The technical outlook is mixed. Interest rates are currently trading at important technical levels that could help them reverse and move lower. However, recent momentum is too much for me to ignore so I will maintain the locking position we;ve held for the past month.
Current Outlook: locking
How home affordability is impacted by higher mortgage rates
As you may be aware mortgage rates are on the rise which is negatively impacting home affordability.
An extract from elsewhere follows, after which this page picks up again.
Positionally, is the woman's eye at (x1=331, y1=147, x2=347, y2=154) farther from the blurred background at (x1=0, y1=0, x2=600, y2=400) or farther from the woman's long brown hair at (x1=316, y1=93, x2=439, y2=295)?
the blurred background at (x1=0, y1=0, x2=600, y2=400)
Over the past five weeks average fixed rate home loan rates have increased by ~.50%. Many analysts think that rates will continue to rise for the remainder of the year.
How much does higher interest rates impact home affordability? Take a moment to watch the video below for an explanation.
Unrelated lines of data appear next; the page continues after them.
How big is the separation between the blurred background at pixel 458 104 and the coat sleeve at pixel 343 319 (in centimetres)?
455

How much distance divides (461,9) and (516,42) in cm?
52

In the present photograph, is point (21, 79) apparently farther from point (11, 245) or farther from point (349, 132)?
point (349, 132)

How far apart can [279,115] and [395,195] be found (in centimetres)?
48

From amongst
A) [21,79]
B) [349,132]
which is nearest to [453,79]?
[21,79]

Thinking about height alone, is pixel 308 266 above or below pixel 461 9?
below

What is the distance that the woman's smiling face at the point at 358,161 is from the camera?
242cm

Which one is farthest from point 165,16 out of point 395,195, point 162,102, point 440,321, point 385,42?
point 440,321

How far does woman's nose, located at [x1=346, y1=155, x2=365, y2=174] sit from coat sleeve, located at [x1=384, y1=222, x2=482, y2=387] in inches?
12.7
A .50% increase to mortgage rates effectively translates to a +6.3% increase to home prices.
In other words, a +.50% increase to interest rates for a conventional 30-year fixed rate mortgage has the same impact on monthly payments as if interest rates were unchanged and homes were 6.3% more expensive.
If rates should increase by an additional .50% over the remainder of the year this would make homes ~12% more expensive even homes don’t appreciate as a result of the basic tenets of supply and demand.
Given that many analysts think both mortgage rates and home prices are expected to increase for the remainder of 2018 it may be significantly less affordable to buy a home in the future than it is today.
Are you curious to learn about the options you have to purchase a home today? Contact us for a no obligation review.
State of the Union speech may pressure mortgage rates higher
On Tuesday President Trump will deliver the annual State of the Union Address to Congress. Some people think that Congress should work towards increasing the Federal minimum wage. If anyone knows about doing the minimum for their wage it seems like a great place to start.
What legislative priorities will the President focus on in his speech? Any emphasis on infrastructure spending could add fuel to the fire in terms of mortgage rates increasing.
The tax reform law which passed in December has already added $1.5 trillion in deficit spending over the next decade. Additional infrastructure investment without means to pay for it would put further pressure on interest rates to move higher (CLICK HERE to learn how).
Interest rates are currently at the highest levels since April of 2014. There are a variety of factors contributing to higher home loan rates.
Notably the Fed has been hiking short-term interest rates for the past couple years and the longer end of the yield curve has remained flat. It appears longer durations are following suit.
In addition, although inflation measures remain tepid the economy is growing and unemployment is near historic lows. Speaking of employment we’ll get a new all-important jobs report this Friday. The markets are currently expecting ~190,000 new jobs.
On Tuesday the latest S&P Corelogic Case-Shiller Home Price Index will be released as well as Consumer Confidence.
This column has been recommending a locking position ever since the US 10-year treasury note eclipsed 2.50% back on January 10th. Since then mortgage rates have increased by .25%-.375%. I continue to recommend a locking stance.